▶ Required tasks
1. Copy the post on movie vampires word for word, everything from "In case you’ve" down to "of their necks.".
2. Write the next part of the post on movie vampires, picking up right after its final sentence.

▶ Given passage

In case you’ve been hiding under a rock these past few weeks and haven’t heard the shrieks of 8-year-old girls and 45-year-old women everywhere, Eclipse is coming out in two days. Yes, on Wednesday we will have yet another opportunity to watch Bella get herself into trouble that requires her two loves to come and save her.
AKA watch two sexy shirtless men run around for an hour and a half.
While Taylor Lautner is the most likely the sexiest werewolf in history (seriously, go watch a werewolf movie; his only competition is Michael J. Fox in Teen Wolf), Robert Pattinson is far from the hottest vampire. Sexy vampires have been around for years leaving women weak in the knees and wishing one would stand over their beds in the night and take a little bite out of their necks.
Yeah, Edward is a fine piece of vampire meat, but he’s got nothing on these 10 blood-sucking hotties. These guys are delicious enough (in a looks sorta way, not a tasty blood sorta way) that even the most staunch Team Jacob fanatics might consider switching allegiances.
Jason Patric as Michael Emerson in The Lost Boys.

Jason was steaming up movie screens before I was even born, but that doesn’t mean I can’t appreciate his brooding eyes and sexy bod performance nowadays. He started and ended a human, but for a solid hour he was one of the first drool-worthy vampires out there, setting the stage for the sexy that was to come.

▶ Collected data
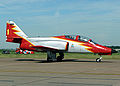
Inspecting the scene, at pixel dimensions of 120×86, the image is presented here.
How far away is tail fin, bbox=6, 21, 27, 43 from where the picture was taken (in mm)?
32625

▶ Results of the exercise
1.
In case you’ve been hiding under a rock these past few weeks and haven’t heard the shrieks of 8-year-old girls and 45-year-old women everywhere, Eclipse is coming out in two days. Yes, on Wednesday we will have yet another opportunity to watch Bella get herself into trouble that requires her two loves to come and save her.
AKA watch two sexy shirtless men run around for an hour and a half.
While Taylor Lautner is the most likely the sexiest werewolf in history (seriously, go watch a werewolf movie; his only competition is Michael J. Fox in Teen Wolf), Robert Pattinson is far from the hottest vampire. Sexy vampires have been around for years leaving women weak in the knees and wishing one would stand over their beds in the night and take a little bite out of their necks.

2.
Kiefer Sutherland as David in The Lost Boys

(OK, for this one you have to look past the mullet. It was the ’80s – he has an excuse.) While Jason Patric was running around trying to become human, Kiefer here was the (hottie) bad boy gang leader terrorizing town. Seriously, who doesn’t love a bad boy, especially when he also happens to be a vampire…and Kiefer Sutherland? Sadly, he had to die in the end, but he sure looked good vamping it up for the rest of the movie.
Wesley Snipes as Blade in Blade

From the comic book of the same name, Wesley Snipes showed up on screen as Blade, the half vampire with a soul (awwww) who just so happens to hunt (less fortunate looking) vampires. Guys loved to watch him kick butt, and girls just liked watching his…well, you see where I’m going with this?
Ian Somerhalder as Damon Salvatore in The Vampire Diaries

While 13-year-old girls are fawning over him in CW’s The Vampire Diaries, Ian Somerhalder will always be the sexy yet somewhat useless Boone from Lost to me. However, I must admit, if he wants to take a chunk out of my neck, come to mama, Damon Salvatore.
Brad Pitt as Louis in Interview with a Vampire

While he started off trying to stick to a “vegetarian” diet, Louis here gave in to his dark side and women everywhere were perfectly OK with that. He’s a young Brad Pitt…biting people’s necks. Need I say more?
Stuart Townsend as Lestat in Queen of the Damned

Stuart Townsend replaced Tom Cruise in The Vampire Chronicles franchise and may I say, good choice Hollywood execs! He’s got eyes that can make a woman melt and can somehow manage to pull off greasy vampire hair unlike anyone else. I’d like to see Tommy Cruise do that.
Alexander Skarsgard as Eric Northman in True Blood

With the return of Twilight, I couldn’t possibly ignore the return of True Blood. Bon Temp’s resident Scandinavian has been melting our hearts for the past 2 seasons, and we can only wait to see more in season 3.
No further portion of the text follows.